Irvine reckoned the buoyant Cape economy would push rentals to higher levels, challenging developers to source suitably zoned land for feasible developments in the CBD.
Turning to the Waterfront, Irvine said that taking cognizance of the recent uptake of office space in 'this world class facility node' in 2005 the demand for office space would become stronger. But he warned that the uptake would be underwritten by higher rental achievements that would stimulate the feasibility of new developments.
Irvine said the view for the Northern suburbs had changed for the better too.
He disclosed that property owners of A grade office space in Century City had seen vacancy levels drop from 13% to 1.5% in the past year. "This again underlines confidence in Cape Town's northern nodes, and we expect further growth within this commercial sector."
On the industrial front, Nedbank noted that the Cape market over the past year had witnessed rapid growth driven by strong demand for industrial space by owner occupiers and investors alike.
Irvine said major areas of growth for 2006 would include: Airport Industria, Montague Gardens, Killarney Gardens, Brackenfell, Maitland, Paarden Eiland, Parow Industria, Westlake, Capricorn Park and Somerset West.
"We have seen the value of vacant land more than double in a year in some of these areas."
Obviously the retail sector of the Cape property market surged ahead in 2005 as well (see separate story on Canal Walk in this issue).

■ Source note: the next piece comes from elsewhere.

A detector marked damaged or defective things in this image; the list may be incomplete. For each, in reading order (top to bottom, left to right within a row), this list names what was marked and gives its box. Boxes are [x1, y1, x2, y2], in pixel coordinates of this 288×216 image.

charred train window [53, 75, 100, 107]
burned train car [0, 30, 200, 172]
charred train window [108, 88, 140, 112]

Irvine listed successive personal tax reductions, the benefits of low inflation and low interest rates, real wage growth as well as increased spending by the black middle class as the main drivers of the retail property sector in Cape Town.
He said the Western Cape had over the past two years seen a rapid growth in shopping centres in nodes of urbanisation of all income levels.
"We have financed many of these new centres, be it of regional, community, neighbourhood and convenience type centres…there are very keen capitalization rates obtained for these centres when sold."
At residential level, Nedbank said 2005 was a year of incredible development activity. Irvine said the main challenges were securing appropriately zoned land with the necessary development rights and the rising costs of construction (increases in excess of 25% year on year).
Nedbank's development loan book into the residential sector increased by more than 60% in 2005 (see accompanying story on Nedbank Corporate Property Finance).
"For 2006 we still see significant activity, but at the lower end of the residential market. We see the sales rate normalising, and fewer 'sell-outs' on launch."